55 Prozent ringen noch nach richtungsweisender Orientierung für ihre Vermarktungsabteilung. Knapp ebenso viele der Befragten stehen laut eigener Aussage vor der Kernherausforderung bei ihrer digitalen Transformation, sowohl eine klare Strategie für die Bereiche Marketing und Kommunikation, als auch für die Themenfelder Daten und IT zu entwickeln. Unternehmen können hier nur abteilungsübergreifend vorankommen, wie der Marketing Tech Monitor deutlich macht.

Abteilungsübergreifendes Arbeiten

Elementar ist etwa die Zusammenführung

"Das CRM bildet dabei die initiale Datenbasis und MA den Befähiger, um Prozesse automatisieren und replizieren zu können. Im Umkehrschluss bedeutet dies, dass die Triade ERP, CRM und MA vorhanden sein und funktionieren muss", betont Seebacher (Seite 132). 

Da Unternehmen schnell Gefahr laufen, sich mit Softwares und Tools zu verzetteln, braucht es eine klare Struktur. Auch beim Datenmanagement ist Köpfchen gefragt: Da die Menge an über Drittanbieter generierte Third Party-Cookies zum Tracking von Zielgruppen zunehmend sinkt, sind Unternehmen zu einem Kurswechsel gezwungen. 35 Prozent der in der Studie Befragten kennen ihre Datenquellen jedoch nicht vollständig. Dabei ist eine First-Party-Datenstrategie, basierend auf eigens generierten Informationssätzen, künftig unerlässlich. Zentraler Ansatzpunkt dabei ist, Kunden über Consent Management beziehungsweise Permission Marketing dazu zu bewegen, ihre Daten freiwillig bereitzustellen.

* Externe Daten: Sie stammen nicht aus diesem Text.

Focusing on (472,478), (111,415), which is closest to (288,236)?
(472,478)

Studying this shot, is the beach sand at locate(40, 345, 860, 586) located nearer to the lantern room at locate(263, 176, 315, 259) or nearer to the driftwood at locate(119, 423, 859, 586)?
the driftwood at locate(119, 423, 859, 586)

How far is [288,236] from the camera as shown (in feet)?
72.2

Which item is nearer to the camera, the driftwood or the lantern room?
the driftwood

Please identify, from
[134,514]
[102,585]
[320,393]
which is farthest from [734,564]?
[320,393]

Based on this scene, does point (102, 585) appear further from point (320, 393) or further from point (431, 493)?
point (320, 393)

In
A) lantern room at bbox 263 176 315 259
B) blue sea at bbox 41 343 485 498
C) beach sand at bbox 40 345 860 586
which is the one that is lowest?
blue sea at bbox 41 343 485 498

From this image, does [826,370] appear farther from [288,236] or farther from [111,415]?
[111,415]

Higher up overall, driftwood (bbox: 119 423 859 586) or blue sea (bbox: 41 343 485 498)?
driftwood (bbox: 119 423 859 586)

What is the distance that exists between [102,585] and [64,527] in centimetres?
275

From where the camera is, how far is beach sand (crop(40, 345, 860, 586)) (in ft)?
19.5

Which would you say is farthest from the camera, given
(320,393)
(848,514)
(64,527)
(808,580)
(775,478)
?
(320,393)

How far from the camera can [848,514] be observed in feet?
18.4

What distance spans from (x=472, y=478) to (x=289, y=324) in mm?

IT nimmt Schlüsselrolle ein

Neben einer technologiebasierten Kommunikationsstrategie wächst daher auch die Dringlichkeit, eine IT-Strategie aufzubauen. "Der Anteil der IT am gesamten Marketing-Budget wird nach Meinung vieler Unternehmen in den zwei bis drei Jahren auf bis zu 20 Prozent wachsen", resümiert Kerstin Pape, Managing Director des Marketing Tech Lab und Co-Autorin der Studie. Zum jetzigen Zeitpunkt fallen die Etats dafür nach Meinung der Studienteilnehmenden zu gering aus. 

Marketers erhoffen sich von IT-Lösungen, dass diese 

  • Prozesse verschlanken, 
  • bei der Erstellung von 360-Grad-Kundenprofilen behilflich sind und
  • eine personalisierte Kundenansprache ermöglichen.

Für ein reibungsloses Gelingen gilt es, Kompetenzstreitigkeiten zu vermeiden. Aufgabenbereiche und Entscheidungsbefugnisse müssen folglich oftmals neu gedacht werden, um übergeordnete Ziele erfüllen zu können. Dies dürfte nicht ohne ein solides Change Management zu bewerkstelligen sein.